Problema A ->
No texto sobre o show de Bibi Ferreira em Teresina, qual canção ela interpreta no final do espetáculo ao encarnar Edith Piaf?
Problema B ->
Prossiga o texto sobre o show de Bibi Ferreira em Teresina a partir da última frase.

Trecho citado ->
▼
O coração é uma parte do corpo que requer bastante cuidado, sob o risco de ele parar e, de repente, recebermos a visita incômoda da “indesejada das gentes”, como diria Manuel Bandeira. E o pior, sem termos realizado um montão de sonhos e concluído algumas travessias essenciais. Daí a recomendação médica para evitarmos fortes emoções, como se tivéssemos controle total das circunstâncias que envolvem o grande espetáculo da vida. Ainda mais no tocante a atividades culturais que mexem, independente de nossa vontade, com sentimentos profundos da alma.  Foi o que aconteceu comigo nos últimos dias, em Teresina, quando me vi tomado de grandes sensações, daquelas que tornam a existência algo prazeroso – a ponto de achar que renascemos melhor ao ser tocado pela linguagem envolvente da poesia.

Foto: Irakerly Filho.

Foto: Irakerly Filho.

Assistir Bibi Ferreira em show no 4 de Setembro, durante as comemorações dos 122 anos do nosso teatro, foi simplesmente inesquecível, de fazer o coração da gente pular de tanta alegria, pouco importando o perigo de um ataque fulminante. Aos 94 anos, ela está mais brilhante do que nunca, cantando com paixão e leveza, talvez retribuindo o carinho que tem recebido do público brasileiro ao longo desses 75 anos de carreira, quer como intérprete ou atriz. Por quase duas horas, Bibi soltou a belíssima voz pelos clássicos de Frank Sinatra, resgatando as várias fases do repertório musical do talentoso artista norte-americano, incluindo as parcerias com Tom Jobim, mestre que o levou a gostar dos acordes refinados da Bossa Nova. E o mais interessante, a trajetória de Sinatra tecida com picardia e humor por Nílson Raman e ela. Para completar, ainda encarna no final do espetáculo, levando a plateia ao delírio, a magistral Edith Piaf em “Ne me quitte pas”.
▲
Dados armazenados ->
▼
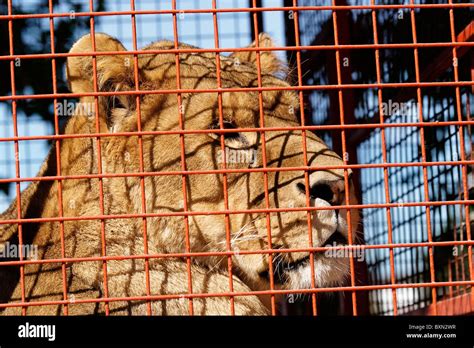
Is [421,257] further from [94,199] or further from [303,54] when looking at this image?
[94,199]

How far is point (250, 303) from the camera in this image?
4.68 m

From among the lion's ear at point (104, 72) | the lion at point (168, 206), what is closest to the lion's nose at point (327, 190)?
the lion at point (168, 206)

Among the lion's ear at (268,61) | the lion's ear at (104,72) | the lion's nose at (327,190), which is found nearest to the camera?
the lion's nose at (327,190)

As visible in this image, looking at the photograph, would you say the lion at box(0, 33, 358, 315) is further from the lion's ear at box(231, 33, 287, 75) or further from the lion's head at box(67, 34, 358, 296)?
the lion's ear at box(231, 33, 287, 75)

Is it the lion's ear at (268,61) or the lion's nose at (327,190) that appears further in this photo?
the lion's ear at (268,61)

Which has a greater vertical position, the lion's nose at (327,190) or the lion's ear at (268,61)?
the lion's ear at (268,61)

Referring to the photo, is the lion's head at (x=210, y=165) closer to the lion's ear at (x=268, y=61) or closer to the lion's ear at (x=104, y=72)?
the lion's ear at (x=104, y=72)

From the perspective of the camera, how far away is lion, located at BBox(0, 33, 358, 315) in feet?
14.5

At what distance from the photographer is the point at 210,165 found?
4.74 meters

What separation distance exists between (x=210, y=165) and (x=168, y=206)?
0.36 meters

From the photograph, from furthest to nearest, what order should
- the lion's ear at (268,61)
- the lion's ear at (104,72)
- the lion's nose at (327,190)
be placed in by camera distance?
1. the lion's ear at (268,61)
2. the lion's ear at (104,72)
3. the lion's nose at (327,190)

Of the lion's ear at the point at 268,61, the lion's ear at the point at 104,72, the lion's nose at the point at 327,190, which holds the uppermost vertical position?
the lion's ear at the point at 268,61

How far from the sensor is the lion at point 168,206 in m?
4.43

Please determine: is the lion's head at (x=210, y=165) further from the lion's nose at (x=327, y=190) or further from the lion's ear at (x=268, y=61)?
the lion's ear at (x=268, y=61)
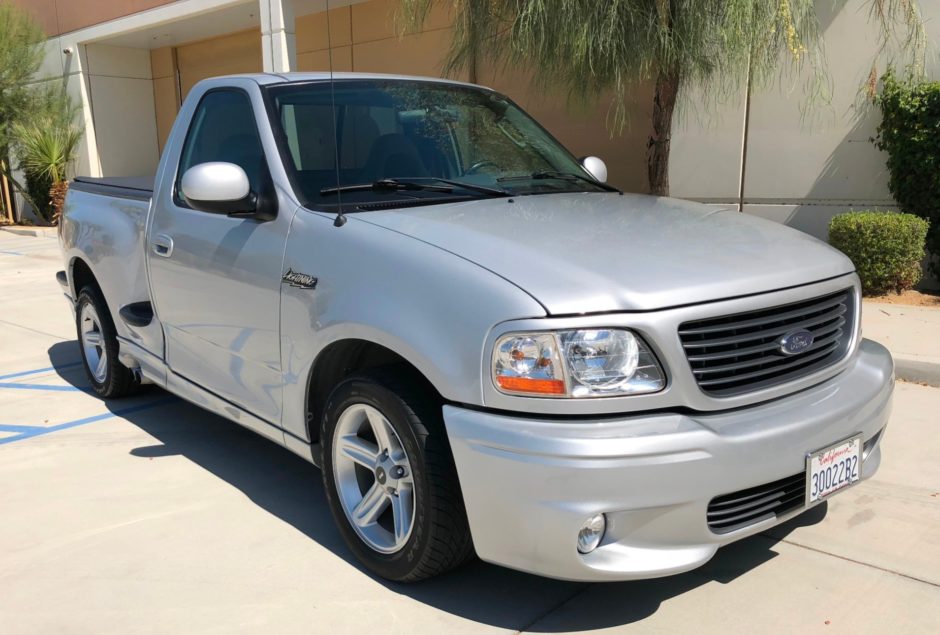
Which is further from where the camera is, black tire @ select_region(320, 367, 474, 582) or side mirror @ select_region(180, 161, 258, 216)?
side mirror @ select_region(180, 161, 258, 216)

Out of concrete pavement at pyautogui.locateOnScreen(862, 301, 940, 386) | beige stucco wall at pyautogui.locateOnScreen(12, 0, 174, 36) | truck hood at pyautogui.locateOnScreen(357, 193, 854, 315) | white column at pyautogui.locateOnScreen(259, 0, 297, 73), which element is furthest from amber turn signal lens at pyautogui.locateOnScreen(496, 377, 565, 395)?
beige stucco wall at pyautogui.locateOnScreen(12, 0, 174, 36)

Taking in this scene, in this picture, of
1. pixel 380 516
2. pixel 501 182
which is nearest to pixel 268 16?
pixel 501 182

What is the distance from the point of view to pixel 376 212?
3256mm

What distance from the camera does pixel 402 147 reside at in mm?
3801

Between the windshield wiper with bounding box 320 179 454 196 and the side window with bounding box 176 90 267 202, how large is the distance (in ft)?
1.26

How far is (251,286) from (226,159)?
35.1 inches

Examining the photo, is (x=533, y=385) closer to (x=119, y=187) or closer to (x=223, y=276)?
(x=223, y=276)

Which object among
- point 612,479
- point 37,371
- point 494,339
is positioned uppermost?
point 494,339

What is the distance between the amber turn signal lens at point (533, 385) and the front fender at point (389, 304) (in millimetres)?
▲
Resposta final A ->
“Ne me quitte pas”.

Resposta final B ->
Sônia Braga em Aquarius

Sônia Braga em Aquarius

Outro momento de pura emoção foi ver Sônia Braga, mais sublime que nunca, atuando em Aquarius, filme de Kleber Mendonça Filho no qual interpreta magistralmente a jornalista aposentada e escritora Clara, uma vítima rebelde da especulação imobiliária de Recife. Viúva e morando sozinha, embora tenha três filhos, ela decide enfrentar os que insistem em “algarismar os amanhãs”, pouco ligando para as relações de afetividade que inquilinos mantêm uns com os outros, com o prédio ondem moram e a cidade em que vivem.  Com trilha sonora e fotografia impecáveis, além de roteiro convincente, Sônia Braga encarna com desenvoltura a personagem criada especialmente para ela, emergindo do limbo com poeticidade e ocupando seu lugar de direito como uma das eternas divas do cinema nacional. Filme para assistir e guardar num cantinho especial da memória, independente das polêmicas surgidas desde sua exibição no Festival de Cannes.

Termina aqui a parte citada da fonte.